» Task prompt: The whole listing is to be restated word for word with no images.

▼▼▼

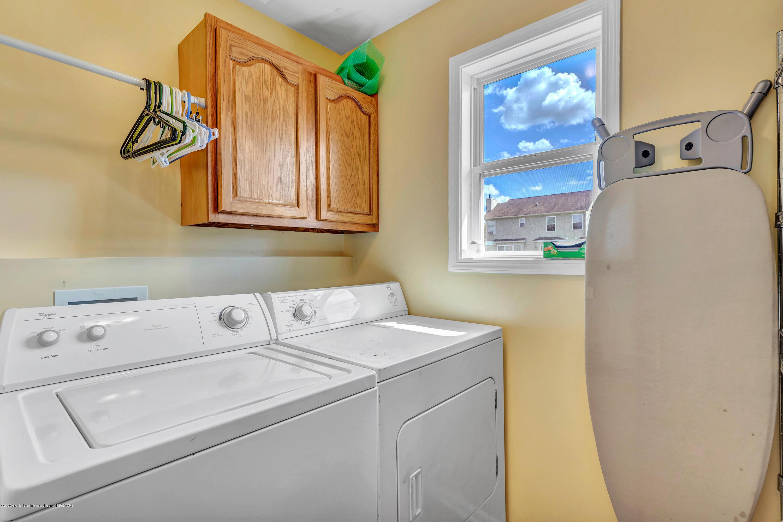 1572 Gander Hill Dr - First floor laundry - 15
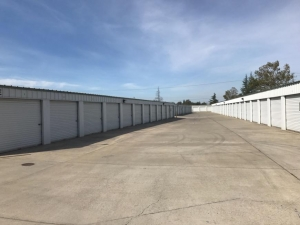 Life Storage - Sacramento - 8740 Calvine Road - Photo 4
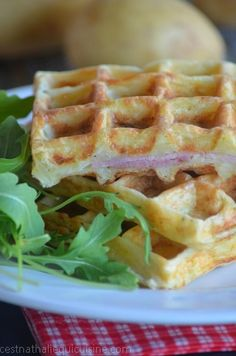 Tasteful Healthy Lunch Ideas with High Nutrition for Beloved Family Good Food, Yummy Food, Tasty, Potato Waffles, Food Porn, Love Eat, Ham And Cheese, Quiche, Finger Foods
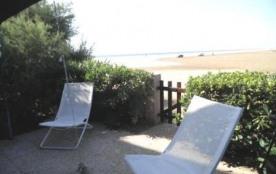 Gruissan (11) - Ayguades - Résidence Les Mers du Sud.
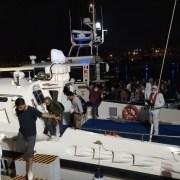 İzmirde 179 Sığınmacı, İl Göç İdaresi Müdürlüğüne Teslim Edildi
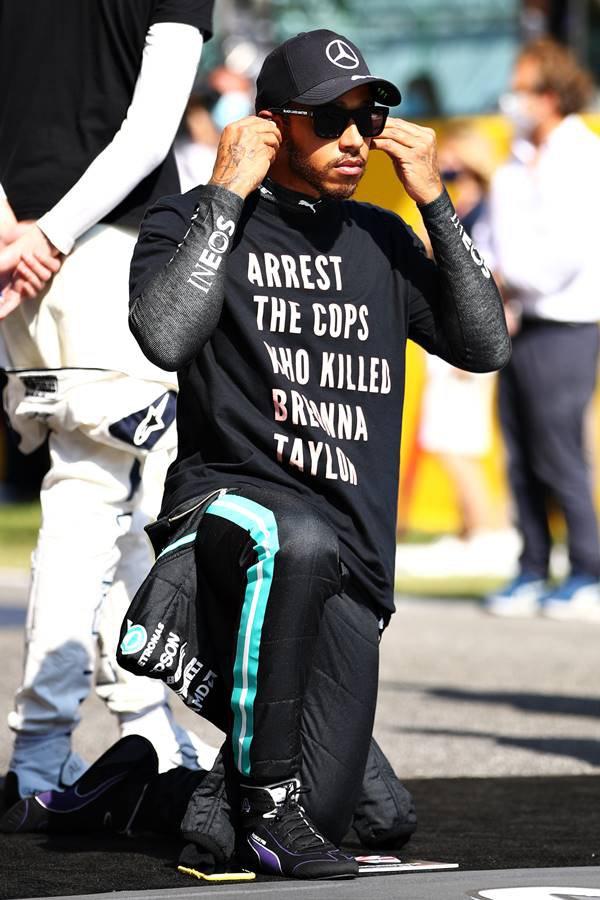 Lewis Hamilton com camiseta em manifestação pelo assassinato de Breonna Taylor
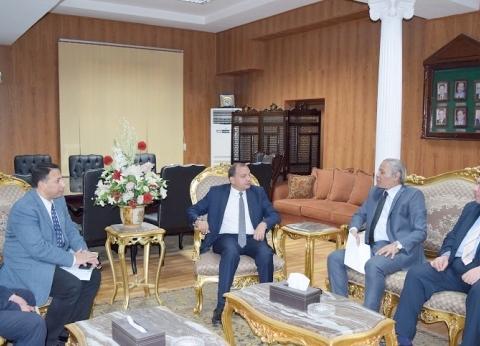 رئيس جامعة بني سويف يستقبل المدير الجديد لجهاز تنمية المشروعات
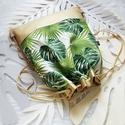 Summer/ tropical-hátizsák, Táska, Hátizsák, Trópusi levél mintás vastag és erős vászon,és pezsgő arany színű műbőr  felhasználásával készítettem..., Meska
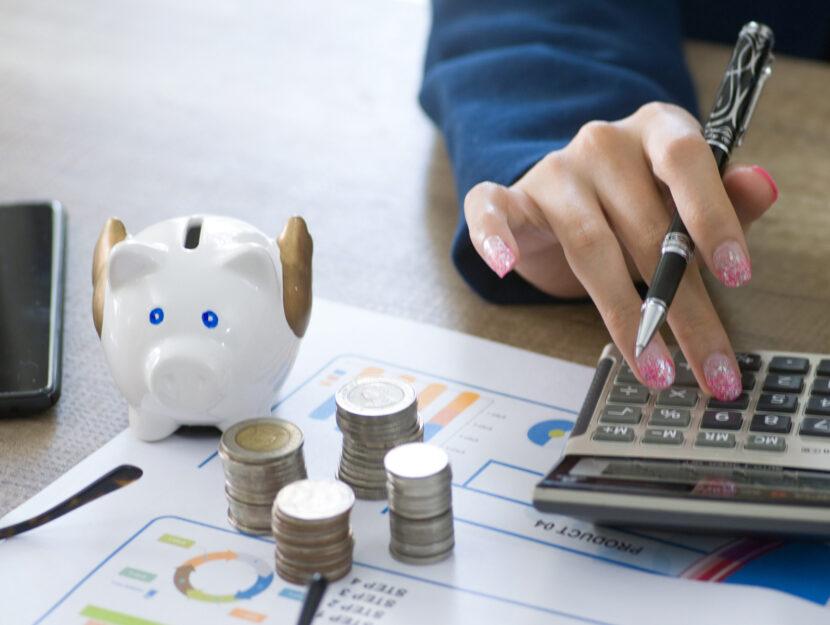 piggy bank donna calcolatrice soldi salvadanaio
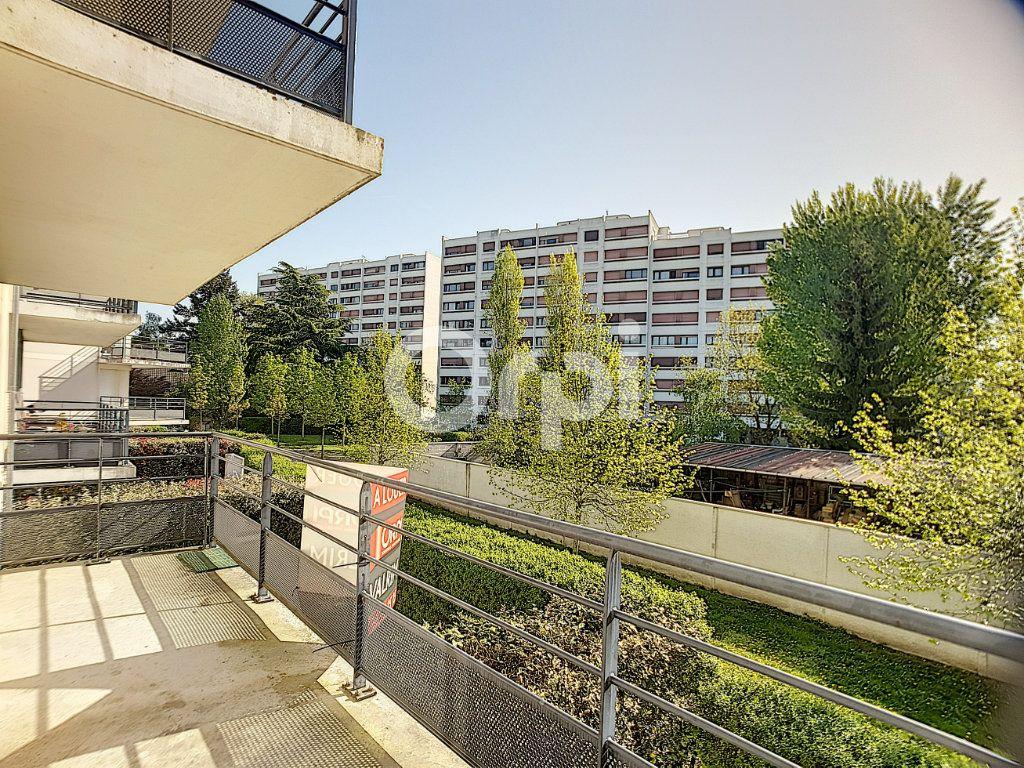 Appartement à louer 3 65.05m2 à Orléans vignette-11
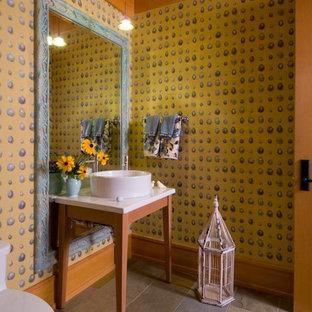 シカゴの中サイズのラスティックスタイルのおしゃれなトイレ・洗面所 (マルチカラーの壁、ベッセル式洗面器、濃色木目調キャビネット、磁器タイルの床、人工大理石カウンター、マルチカラーの床) の写真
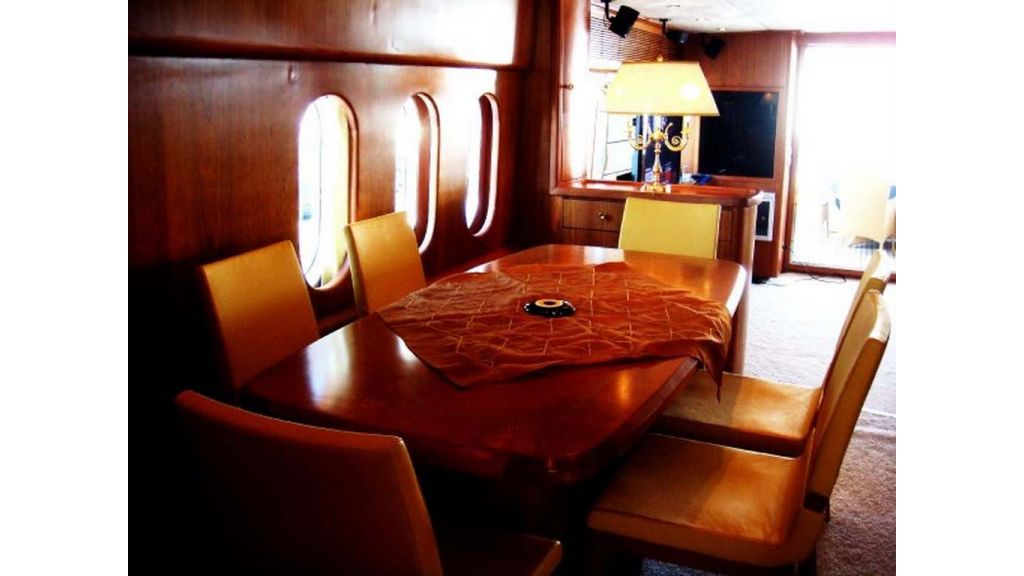 Motoryacht_for_sale (10)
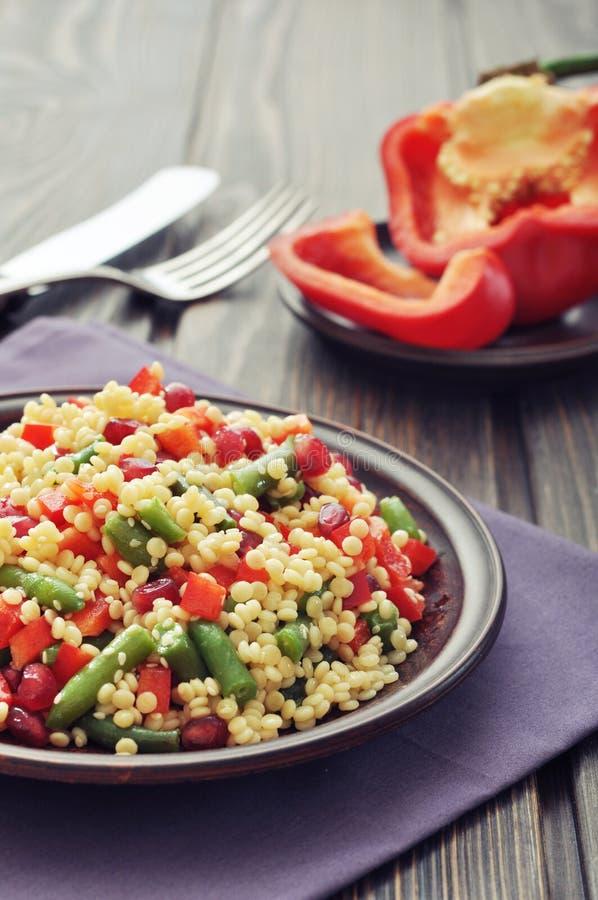 Salada com cuscuz e vegetais imagens de stock royalty free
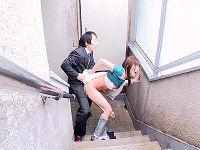 掃除していた若奥さんの腰Tバックパンチラに発情してジーパンずり下げ階段でパンパンハメまくる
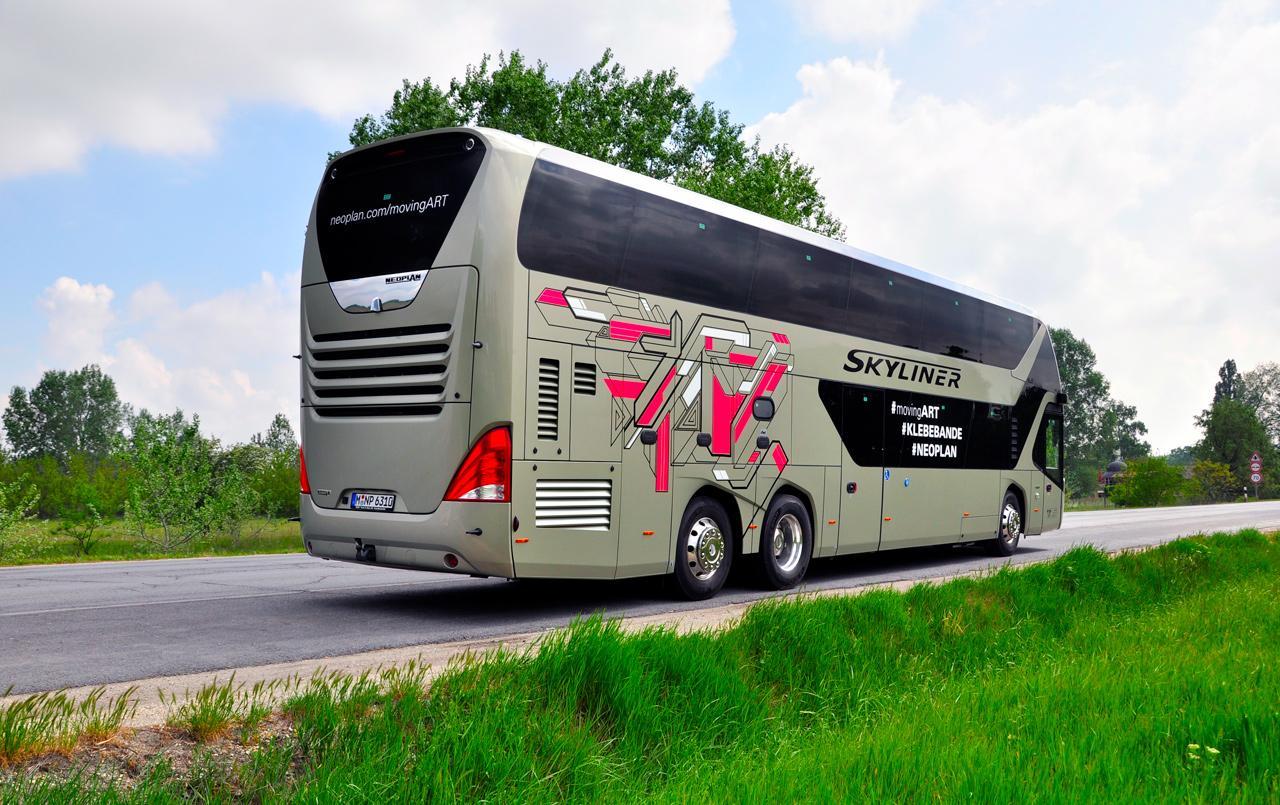 Neoplan Skyliner tükör nélküli autóbusz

▲▲▲

» Output:
 1572 Gander Hill Dr - First floor laundry - 15
 Life Storage - Sacramento - 8740 Calvine Road - Photo 4
 Tasteful Healthy Lunch Ideas with High Nutrition for Beloved Family Good Food, Yummy Food, Tasty, Potato Waffles, Food Porn, Love Eat, Ham And Cheese, Quiche, Finger Foods
 Gruissan (11) - Ayguades - Résidence Les Mers du Sud.
 İzmirde 179 Sığınmacı, İl Göç İdaresi Müdürlüğüne Teslim Edildi
 Lewis Hamilton com camiseta em manifestação pelo assassinato de Breonna Taylor
 رئيس جامعة بني سويف يستقبل المدير الجديد لجهاز تنمية المشروعات
 Summer/ tropical-hátizsák, Táska, Hátizsák, Trópusi levél mintás vastag és erős vászon,és pezsgő arany színű műbőr  felhasználásával készítettem..., Meska
 piggy bank donna calcolatrice soldi salvadanaio
 Appartement à louer 3 65.05m2 à Orléans vignette-11
 シカゴの中サイズのラスティックスタイルのおしゃれなトイレ・洗面所 (マルチカラーの壁、ベッセル式洗面器、濃色木目調キャビネット、磁器タイルの床、人工大理石カウンター、マルチカラーの床) の写真
 Motoryacht_for_sale (10)
 Salada com cuscuz e vegetais imagens de stock royalty free
 掃除していた若奥さんの腰Tバックパンチラに発情してジーパンずり下げ階段でパンパンハメまくる
 Neoplan Skyliner tükör nélküli autóbusz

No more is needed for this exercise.